We know now that a text is not a line of words releasing a single “theological meaning” (the “message” of the Author-God) but a multidimensional space in which a variety of writings, none of them original, blend and clash. The text is a tissue of quotations drawn from the innumerable centres of culture. […] [The writer’s] only power is to mix writings, to counter the ones with the others, in such a way as never to rest on any one of them. Did he wish to express himself, he ought at least to know that the inner “thing” he thinks to “translate” is itself a ready-formed dictionary, its words only explainable through other words, and so on indefinitely.
To give a text an Author is to impose a limit on that text, to furnish it with a final signified, to close the writing.
“The Death of the Author” - Roland Barthes
It is not true that works are created by their authors. Works are created by works, texts are created by texts, all together they speak to each other independently of the intentions of their authors.

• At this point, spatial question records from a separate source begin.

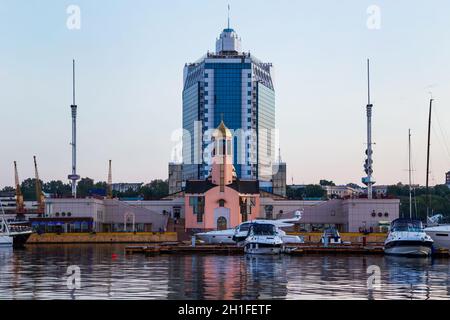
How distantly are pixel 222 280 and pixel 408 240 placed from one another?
40391 mm

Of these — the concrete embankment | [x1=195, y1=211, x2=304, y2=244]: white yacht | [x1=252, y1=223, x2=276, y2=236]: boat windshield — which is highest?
[x1=252, y1=223, x2=276, y2=236]: boat windshield

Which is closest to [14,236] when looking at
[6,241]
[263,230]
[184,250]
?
[6,241]

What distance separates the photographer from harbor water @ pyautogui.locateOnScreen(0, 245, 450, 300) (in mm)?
44469

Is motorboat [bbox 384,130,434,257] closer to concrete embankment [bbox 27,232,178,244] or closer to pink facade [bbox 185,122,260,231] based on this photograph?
concrete embankment [bbox 27,232,178,244]

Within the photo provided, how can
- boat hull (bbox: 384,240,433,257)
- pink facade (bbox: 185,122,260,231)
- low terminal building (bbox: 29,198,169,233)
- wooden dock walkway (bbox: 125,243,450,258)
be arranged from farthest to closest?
low terminal building (bbox: 29,198,169,233) → pink facade (bbox: 185,122,260,231) → wooden dock walkway (bbox: 125,243,450,258) → boat hull (bbox: 384,240,433,257)

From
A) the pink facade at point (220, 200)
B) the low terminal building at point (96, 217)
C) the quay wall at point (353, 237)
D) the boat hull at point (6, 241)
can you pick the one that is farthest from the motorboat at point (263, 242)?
the low terminal building at point (96, 217)

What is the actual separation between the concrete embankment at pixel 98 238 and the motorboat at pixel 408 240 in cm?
5494

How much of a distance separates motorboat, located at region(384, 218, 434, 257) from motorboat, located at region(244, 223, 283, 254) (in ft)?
38.4

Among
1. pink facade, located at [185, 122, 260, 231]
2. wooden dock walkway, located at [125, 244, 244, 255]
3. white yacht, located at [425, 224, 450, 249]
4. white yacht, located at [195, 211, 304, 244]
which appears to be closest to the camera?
wooden dock walkway, located at [125, 244, 244, 255]

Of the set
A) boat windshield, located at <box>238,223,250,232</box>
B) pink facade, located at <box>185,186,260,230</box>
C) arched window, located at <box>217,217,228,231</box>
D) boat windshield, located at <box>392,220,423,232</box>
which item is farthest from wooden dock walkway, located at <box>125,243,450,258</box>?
pink facade, located at <box>185,186,260,230</box>

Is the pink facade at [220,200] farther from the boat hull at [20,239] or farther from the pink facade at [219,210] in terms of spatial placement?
the boat hull at [20,239]
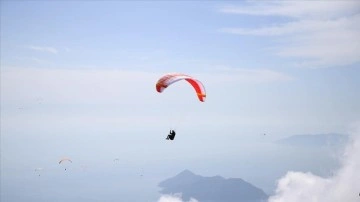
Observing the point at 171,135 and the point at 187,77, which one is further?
the point at 171,135

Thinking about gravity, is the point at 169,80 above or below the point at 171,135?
above

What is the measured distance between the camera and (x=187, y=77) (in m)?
29.0

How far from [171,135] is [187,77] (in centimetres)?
642

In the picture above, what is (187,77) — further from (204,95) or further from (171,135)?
(171,135)

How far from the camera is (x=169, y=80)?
94.2 ft

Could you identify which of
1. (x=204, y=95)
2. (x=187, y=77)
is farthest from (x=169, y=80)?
(x=204, y=95)

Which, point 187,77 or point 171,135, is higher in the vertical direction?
point 187,77

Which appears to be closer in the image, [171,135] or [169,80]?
[169,80]

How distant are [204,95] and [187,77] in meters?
2.69

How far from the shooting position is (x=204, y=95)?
30.1 meters

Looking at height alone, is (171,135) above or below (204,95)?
below

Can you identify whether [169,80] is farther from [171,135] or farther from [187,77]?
[171,135]

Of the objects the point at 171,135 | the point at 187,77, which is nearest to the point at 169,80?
the point at 187,77

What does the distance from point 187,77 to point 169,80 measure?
1793 mm
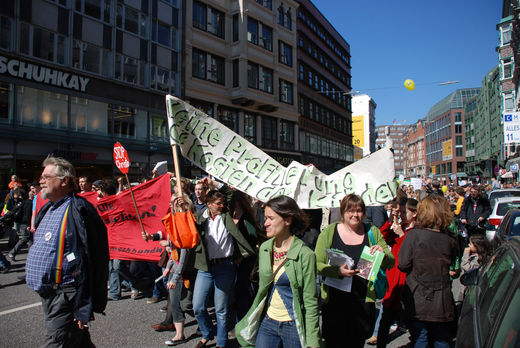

“Casablanca: Cult Movies and Intertextual Collage” - Umberto Eco
Kristeva coined the word ‘Intertextuality’ in an article which aimed at introducing the work of Mikhail Bakhtin in France. For this reason, intertextuality was first used with reference to what Bakhtin calls the dialogic aspect of language, which “foregrounds class, ideological and other conflicts, divisions and hierarchies within society.” Bakhtin lays the emphasis on the otherness of language, on its internal stratification, on what he calls polyphony, or heteroglossia – the coexistence and interplay of several types of discourse reflecting the social or class dialects and the different generations and age groups of society. For Bakhtin “the life of the word is contained in its transfer from one mouth to another, from one context to another context, from one social collective to another.”